MATERIALS AND METHODS
This study started in 2007 at Microelectronic Center of Islamic Azad University Varamin-Pishva Branch. An example using the number system {0, 1, 2, 3} was presented by Van and Yang (2005). This implementation was proposed using the number system {0, 1, 2, 3}, although with a three bit coding of digits, where the value of the expression can be computed by adding the values of the three bits (d, e, f) for all the valid combinations, v = d+e+f, where (e, f) ≠ (1, 0). Also, a two bit coding (t, w) was used. Three bit coding and two bit coding is shown in Table 1. Notice that (t, w) is the similar coding as in Chong et al. (2007) for the number systems D(CS 2) = {0, 1, 2} and D(CS 3) = {0, 1, 2, 3} with value d = 2dh + dl. Transferring from (d, e, f) into (t, w) is done by the logic in Fig. 1 (to some extent restructured from Sousa and Chaves (2005), here using exclusively AND, OR and XOR gates), shown together with a simplified structure of it.
This logic is practically like to a full-adder, except for the limitations on the input (d, e, f) (which we will indicate the encoding) and coding of the output in the (t, w)-shape. Kumar et al. (2006) then explains different adders for combinations of operands in the redundant coding. We will only go into particulars with two of these. The first we explain in Fig. 2 is an adder taking four normal binary operands and transferring their sum in the encoding, again somewhat improved from Kaihara and Takagi (2008).
Notice here that the most significant section of Fig. 2, calculating (tout, d), is a conventional full-adder and the least significant section is a encoding where e+f = i+t, but shows that only valid bits of d, e, f are generated ((e, f) ≠ (1, 0)). This is the structure required at the first level of a multiplier structure, the critical path here is two XOR gates and it results a speedup compared to a conventional four to two adder. For the case of two operands the critical path is two XORs, plus an AND and an OR gate, where it also resulted a speedup. The following diagram shows how the addition is done:
Any multiplier can be partitioned into three steps: Partial products generation step, partial products addition step and the final addition step.

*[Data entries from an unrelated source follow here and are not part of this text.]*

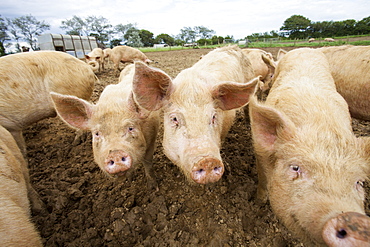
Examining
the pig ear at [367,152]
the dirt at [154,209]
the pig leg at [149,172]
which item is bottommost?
the dirt at [154,209]

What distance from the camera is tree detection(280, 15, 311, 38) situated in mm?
73631

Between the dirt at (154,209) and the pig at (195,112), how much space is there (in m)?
0.96

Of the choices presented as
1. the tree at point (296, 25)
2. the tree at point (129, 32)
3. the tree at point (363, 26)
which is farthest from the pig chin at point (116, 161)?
the tree at point (296, 25)

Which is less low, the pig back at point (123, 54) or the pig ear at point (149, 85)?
the pig ear at point (149, 85)

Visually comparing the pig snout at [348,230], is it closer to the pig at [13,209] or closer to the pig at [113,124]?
the pig at [113,124]

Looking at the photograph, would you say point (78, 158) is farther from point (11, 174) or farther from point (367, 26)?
point (367, 26)

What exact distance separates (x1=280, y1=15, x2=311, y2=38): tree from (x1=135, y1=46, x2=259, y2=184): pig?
86.6m

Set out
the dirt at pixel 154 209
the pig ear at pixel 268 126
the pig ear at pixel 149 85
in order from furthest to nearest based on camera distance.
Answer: the dirt at pixel 154 209, the pig ear at pixel 149 85, the pig ear at pixel 268 126

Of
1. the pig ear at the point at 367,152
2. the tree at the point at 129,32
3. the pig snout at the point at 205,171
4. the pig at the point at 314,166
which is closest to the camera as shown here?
the pig at the point at 314,166

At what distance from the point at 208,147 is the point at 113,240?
6.34 feet

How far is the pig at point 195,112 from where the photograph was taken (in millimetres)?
1918

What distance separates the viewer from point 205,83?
8.50ft

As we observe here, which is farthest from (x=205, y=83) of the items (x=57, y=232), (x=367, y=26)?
(x=367, y=26)

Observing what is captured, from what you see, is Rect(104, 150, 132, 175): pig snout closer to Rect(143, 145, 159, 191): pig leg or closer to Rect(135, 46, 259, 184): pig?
Rect(135, 46, 259, 184): pig
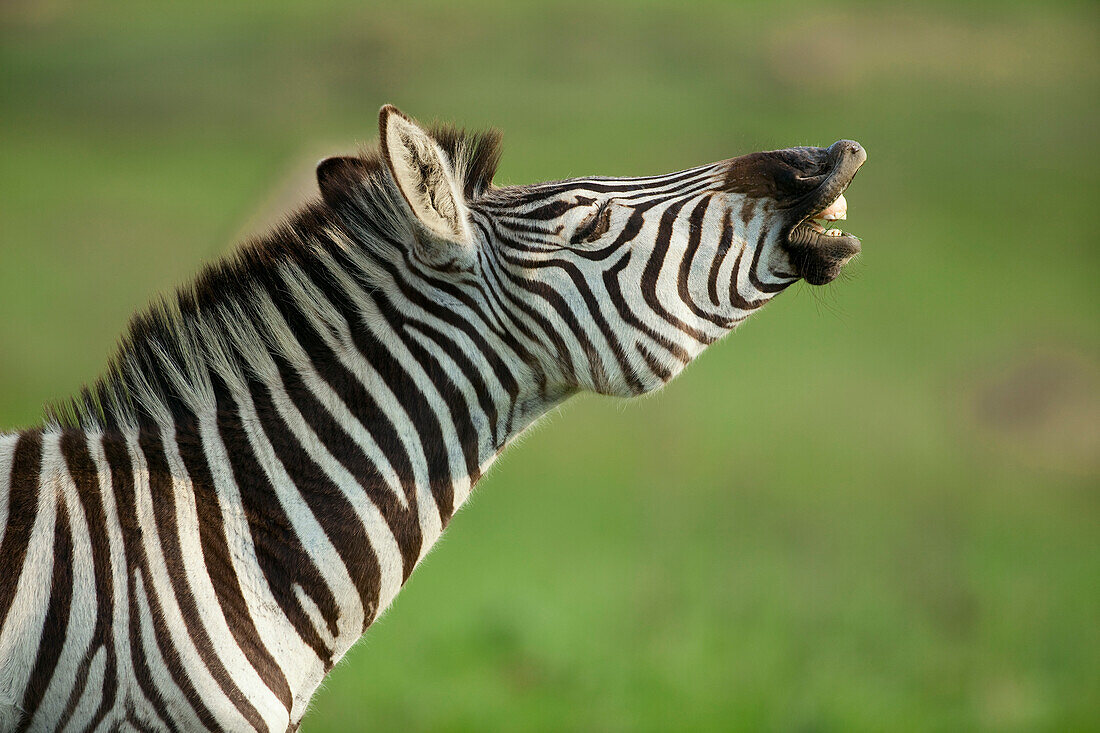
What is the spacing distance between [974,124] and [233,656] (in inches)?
1200

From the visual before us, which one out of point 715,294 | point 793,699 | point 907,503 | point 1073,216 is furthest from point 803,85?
point 715,294

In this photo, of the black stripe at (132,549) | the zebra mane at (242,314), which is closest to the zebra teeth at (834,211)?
the zebra mane at (242,314)

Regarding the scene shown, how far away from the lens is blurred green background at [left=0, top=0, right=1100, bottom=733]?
9.66 m

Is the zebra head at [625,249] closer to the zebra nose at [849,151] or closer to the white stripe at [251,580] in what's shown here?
the zebra nose at [849,151]

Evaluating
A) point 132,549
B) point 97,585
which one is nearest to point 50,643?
point 97,585

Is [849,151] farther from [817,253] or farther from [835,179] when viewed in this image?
[817,253]

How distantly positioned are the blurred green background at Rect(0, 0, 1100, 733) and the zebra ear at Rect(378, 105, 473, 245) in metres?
2.05

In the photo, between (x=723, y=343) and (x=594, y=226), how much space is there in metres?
16.2

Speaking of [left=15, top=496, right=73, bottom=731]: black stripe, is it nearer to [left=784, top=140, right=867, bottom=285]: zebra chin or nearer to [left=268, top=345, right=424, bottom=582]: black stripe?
[left=268, top=345, right=424, bottom=582]: black stripe

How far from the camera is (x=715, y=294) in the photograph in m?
3.52

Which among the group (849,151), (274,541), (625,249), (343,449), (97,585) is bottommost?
(97,585)

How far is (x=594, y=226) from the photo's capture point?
11.3 ft

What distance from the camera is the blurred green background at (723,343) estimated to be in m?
9.66

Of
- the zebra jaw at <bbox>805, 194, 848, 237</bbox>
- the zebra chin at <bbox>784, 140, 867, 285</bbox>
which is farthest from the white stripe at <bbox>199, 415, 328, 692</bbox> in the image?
the zebra jaw at <bbox>805, 194, 848, 237</bbox>
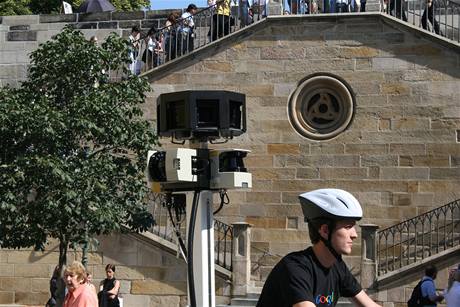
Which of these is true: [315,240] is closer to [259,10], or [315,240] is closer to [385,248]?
[385,248]

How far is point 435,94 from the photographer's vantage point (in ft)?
66.8

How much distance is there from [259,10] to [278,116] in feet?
Answer: 7.55

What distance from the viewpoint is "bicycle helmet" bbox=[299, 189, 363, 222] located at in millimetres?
4992

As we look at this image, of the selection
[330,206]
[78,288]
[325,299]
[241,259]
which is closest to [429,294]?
[241,259]

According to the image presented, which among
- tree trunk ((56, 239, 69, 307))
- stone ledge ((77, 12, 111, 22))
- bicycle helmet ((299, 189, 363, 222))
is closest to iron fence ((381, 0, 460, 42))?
stone ledge ((77, 12, 111, 22))

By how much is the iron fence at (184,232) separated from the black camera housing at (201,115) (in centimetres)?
981

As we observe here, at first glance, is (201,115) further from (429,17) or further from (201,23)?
(201,23)

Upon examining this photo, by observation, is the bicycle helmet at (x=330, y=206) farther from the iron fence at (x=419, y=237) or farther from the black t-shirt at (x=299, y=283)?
the iron fence at (x=419, y=237)

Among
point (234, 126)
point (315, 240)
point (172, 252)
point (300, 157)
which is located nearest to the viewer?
point (315, 240)

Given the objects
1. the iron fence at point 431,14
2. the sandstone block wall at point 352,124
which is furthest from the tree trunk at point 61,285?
the iron fence at point 431,14

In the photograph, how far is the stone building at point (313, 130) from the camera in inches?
793

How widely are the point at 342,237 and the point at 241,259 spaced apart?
1445cm

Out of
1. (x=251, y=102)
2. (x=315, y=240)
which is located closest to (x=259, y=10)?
(x=251, y=102)

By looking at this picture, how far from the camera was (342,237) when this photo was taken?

Table 1: | Three bit coding and two bit coding |
Fig. 1: | Transferring from (d, e, f) into (t, w) |
Fig. 2: | Adder using four binary inputs (d, e, f) |
In the first step, the multiplicand and the multiplier are multiplied bit by bit to produce the partial products. In this step, a modified Booth coding algorithm is used instead to decrease the number of partial products to half. The second step is very important, as it is the most complex and shows the speed of the whole multiplier. This part will be concentrated on the improvement of this step, which includes the addition of all the partial products. If speed is not an important parameter, the partial products can be added in sequence, decreasing the plan difficulty. But, in high-speed implementations, the Wallace structure is conventionally used to add the partial products in a tree architecture in order to generate two rows of partial products that can be added in the last step. Although high-speed, because its critical path delay is relative to the logarithm of the number of bits in the multiplier, the Wallace tree has other problems such as dissipated layout area and increased complexity, which we will evaluate on shortly.

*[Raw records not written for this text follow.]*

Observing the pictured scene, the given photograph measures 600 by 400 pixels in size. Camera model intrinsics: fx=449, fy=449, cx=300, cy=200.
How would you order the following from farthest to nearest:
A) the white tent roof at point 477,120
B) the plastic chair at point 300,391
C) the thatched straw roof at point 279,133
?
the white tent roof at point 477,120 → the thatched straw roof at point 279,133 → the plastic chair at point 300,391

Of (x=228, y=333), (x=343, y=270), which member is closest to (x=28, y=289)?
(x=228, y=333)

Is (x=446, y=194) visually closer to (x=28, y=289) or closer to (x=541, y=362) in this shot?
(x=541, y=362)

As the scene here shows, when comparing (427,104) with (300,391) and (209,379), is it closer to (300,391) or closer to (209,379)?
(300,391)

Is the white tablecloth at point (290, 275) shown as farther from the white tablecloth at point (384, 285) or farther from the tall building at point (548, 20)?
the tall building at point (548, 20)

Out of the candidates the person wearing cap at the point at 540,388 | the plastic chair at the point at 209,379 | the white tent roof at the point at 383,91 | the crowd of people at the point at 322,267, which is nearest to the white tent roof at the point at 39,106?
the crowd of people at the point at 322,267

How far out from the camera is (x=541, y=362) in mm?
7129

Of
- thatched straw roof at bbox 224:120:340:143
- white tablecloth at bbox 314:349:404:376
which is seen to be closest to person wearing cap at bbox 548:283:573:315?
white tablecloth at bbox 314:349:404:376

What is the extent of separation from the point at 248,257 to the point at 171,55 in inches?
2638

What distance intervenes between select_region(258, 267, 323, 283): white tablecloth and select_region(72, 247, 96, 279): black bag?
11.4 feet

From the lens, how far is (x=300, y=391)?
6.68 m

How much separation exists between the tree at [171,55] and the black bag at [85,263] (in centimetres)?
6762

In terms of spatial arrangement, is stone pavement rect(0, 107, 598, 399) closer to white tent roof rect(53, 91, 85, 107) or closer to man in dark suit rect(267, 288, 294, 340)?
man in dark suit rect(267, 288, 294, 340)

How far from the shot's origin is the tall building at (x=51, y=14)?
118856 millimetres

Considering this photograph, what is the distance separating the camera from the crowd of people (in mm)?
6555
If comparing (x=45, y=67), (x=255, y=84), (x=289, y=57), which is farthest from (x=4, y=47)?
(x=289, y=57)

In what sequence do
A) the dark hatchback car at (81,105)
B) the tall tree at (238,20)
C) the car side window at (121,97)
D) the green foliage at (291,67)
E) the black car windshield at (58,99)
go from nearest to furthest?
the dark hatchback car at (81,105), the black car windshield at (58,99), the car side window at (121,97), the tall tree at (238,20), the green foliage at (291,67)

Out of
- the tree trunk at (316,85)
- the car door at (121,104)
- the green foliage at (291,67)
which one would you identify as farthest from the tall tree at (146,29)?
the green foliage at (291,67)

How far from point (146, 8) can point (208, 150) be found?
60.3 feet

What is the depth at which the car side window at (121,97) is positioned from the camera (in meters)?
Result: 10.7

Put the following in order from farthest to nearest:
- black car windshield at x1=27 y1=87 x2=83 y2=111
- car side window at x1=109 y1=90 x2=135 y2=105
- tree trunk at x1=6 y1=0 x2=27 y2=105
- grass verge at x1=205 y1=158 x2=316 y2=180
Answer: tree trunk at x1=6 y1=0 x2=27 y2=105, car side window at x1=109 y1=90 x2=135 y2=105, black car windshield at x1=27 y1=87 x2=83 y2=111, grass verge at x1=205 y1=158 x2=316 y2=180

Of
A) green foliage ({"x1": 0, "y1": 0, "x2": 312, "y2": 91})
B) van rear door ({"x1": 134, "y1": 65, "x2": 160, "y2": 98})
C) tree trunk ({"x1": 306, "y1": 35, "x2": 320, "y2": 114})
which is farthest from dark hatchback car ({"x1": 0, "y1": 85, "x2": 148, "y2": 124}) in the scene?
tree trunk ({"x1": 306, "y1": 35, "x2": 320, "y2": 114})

Fig. 3: | Conventional Wallace tree structure |
In the last step, the two-row outputs of the tree are added using any high-speed adder such as look-ahead adder to produce the output result.
Wallace tree structure: There are a number of methods to design the Wallace tree. One way uses all the bits in each column and adds them into two bits (a sum and a carry). A second way, which is used in this paper, uses all the bits in each fours row and adds them in an appropriate method (Fig. 3). In Fig. 3, the Wallace tree uses four to two counters, three to two counters, full adders and half adders to add a 12 partial products tree. Each four to two counter takes in four bits from the same step j, one bit from the preceding step j-1 (which is the carry out of the counter in the preceding place) and outputs one sum bit in the place j and two carry outs into the next place j+1.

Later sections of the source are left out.